Avec mes enfants j’avais découvert le niveau élevé des droits, en tout cas sans commune mesure avec l’université, des inscriptions dans une école publique d’archi délivrant des diplômes d’État, ou encore des droits d’inscription des écoles publiques d’éducateurs spécialisés, qui forment de facto les cadres de nos service publics sociaux. Je n’ai jamais trouvé quiconque qui se soit ému du niveau de ces droits dans des établissements publics.
Quant aux comparaisons avec l’étranger, que diable, tous les parents des étudiants américains ou britanniques ne sont pas millionnaires et ne payent pas 50000 dollars par an pour les études de leurs chères têtes blondes.
Mais, et vous avez raison de le dire, peu ou prou, partout les universités sélectionnent leurs étudiants, selon des critères qui leur sont propres.

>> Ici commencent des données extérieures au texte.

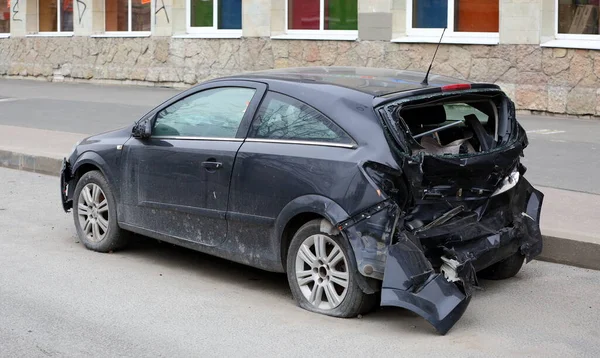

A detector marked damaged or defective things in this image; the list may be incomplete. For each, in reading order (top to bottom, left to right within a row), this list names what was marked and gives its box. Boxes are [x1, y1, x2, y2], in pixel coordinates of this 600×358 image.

damaged car [61, 68, 544, 336]
crushed rear end [342, 85, 544, 334]
exposed car interior [400, 98, 504, 155]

Seul obstacle de taille pour une généralisation de la sélection en France, il faudrait aussi développer massivement ces filières professionnalisantes à bac + 3 qui constituent en fait le vrai niveau de demande de formation de beaucoup d’étudiants, au moins en formation initiale, et aussi, plus souvent qu’on ne le croit, le vrai niveau de qualification demandé par beaucoup d’employeurs!
C’est vraiment le bal des faux cul!
Je ne comprends pas pourquoi le ministère, la Cour des Comptes ou autre s’amusent à proposer des droits de scolarité sur les doctorats. Les universités recevraient d’un côté ce qu’elles versent en allocation doctorale de l’autre. Est-ce uniquement une question de comptabilité analytique entre la partie dépenses de personnel de l’université, et les dépenses de formation dans les écoles doctorales?

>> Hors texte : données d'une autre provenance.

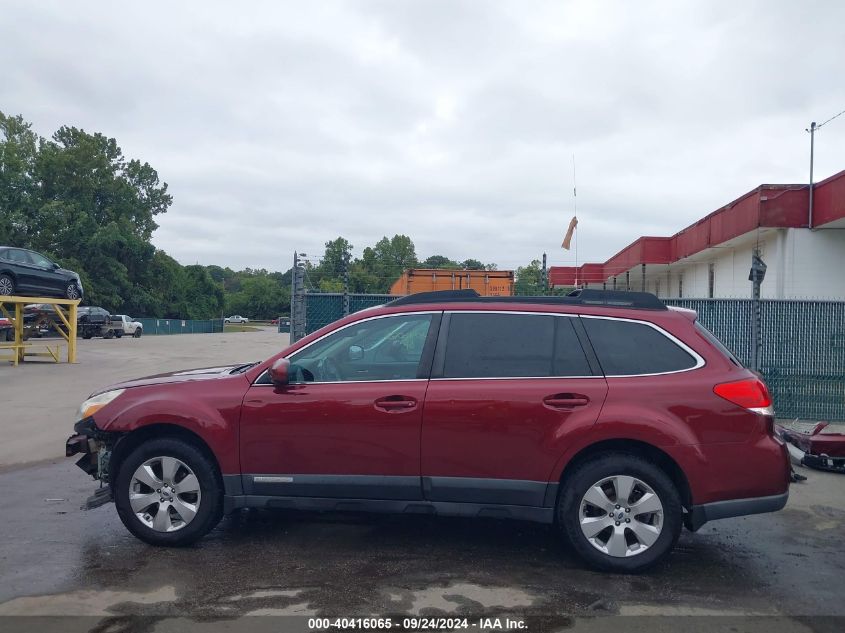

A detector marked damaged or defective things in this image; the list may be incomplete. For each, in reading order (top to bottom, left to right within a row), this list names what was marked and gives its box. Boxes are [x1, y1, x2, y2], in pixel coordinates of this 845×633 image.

damaged front bumper [66, 420, 116, 508]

A moins que l’objectif soit de décourager les thèses en lettres et SHS non financées en les taxant de frais d’inscription élevés. Mais dans ce cas on peut s’interroger sur la capacité contributive d’un certifié du secondaire en début de carrière, éventuellement à mi temps, qui ferait une thèse non financée à côté…
La position de Jean-Michel me parait tout à fait argumentée et raisonnable. De toute façon, le Conseil constitutionnel a fixé la ligne rouge: une augmentation des droits ne peut qu’être modérée et ne peut porter atteinte à l’accès de tous aux universités (notamment les boursiers). Il me semble d’ailleurs qu’il y a d’excellents exemples -dont Jean-Michel ne parle pas: Les IEP (Paris, Lille…) qui modulent les droits d’inscription selon les revenus des parents, exonèrent les boursiers, etc…Est-ce que cette méthode empêche quiconque d’y aller ou suscite des protestations? Non…
Il faudrait aussi parler des BTS, 1/3 au moins sont payants et chers, et ce sont souvent des spécialités très demandées. Les familles riches ne font pas faire de BTS à leurs enfants, donc qui trinque ? toujours les mêmes, notre système aide beaucoup les riches et les informés
Pomerol
Merci Jean Michel pour cette note qui précise bien des choses mais le sujet premier n’est-il pas le financement par l’Etat des universités? Comment expliquer que le budget/étudiant diminue depuis de nombreuses années? Pourquoi faut-il chercher des compléments budgétaires pour cet investissement? Notre PR a déclaré hier que ce n’était pas en augmentant les droits mais en développant la formation continue « payante » (mais avec quel effectif d’EC?). Les fondations et les droits d’inscription ne sont-ils là que pour combler un désinvestissement de l’Etat (nos impôts)?
Le sujet est donc en amont que finance-t-on avec nos impôts?
C’est la même chose qd on finance la recherche médicale avec des quêtes! L’aumône n’est pas la solution. Définissons les priorités.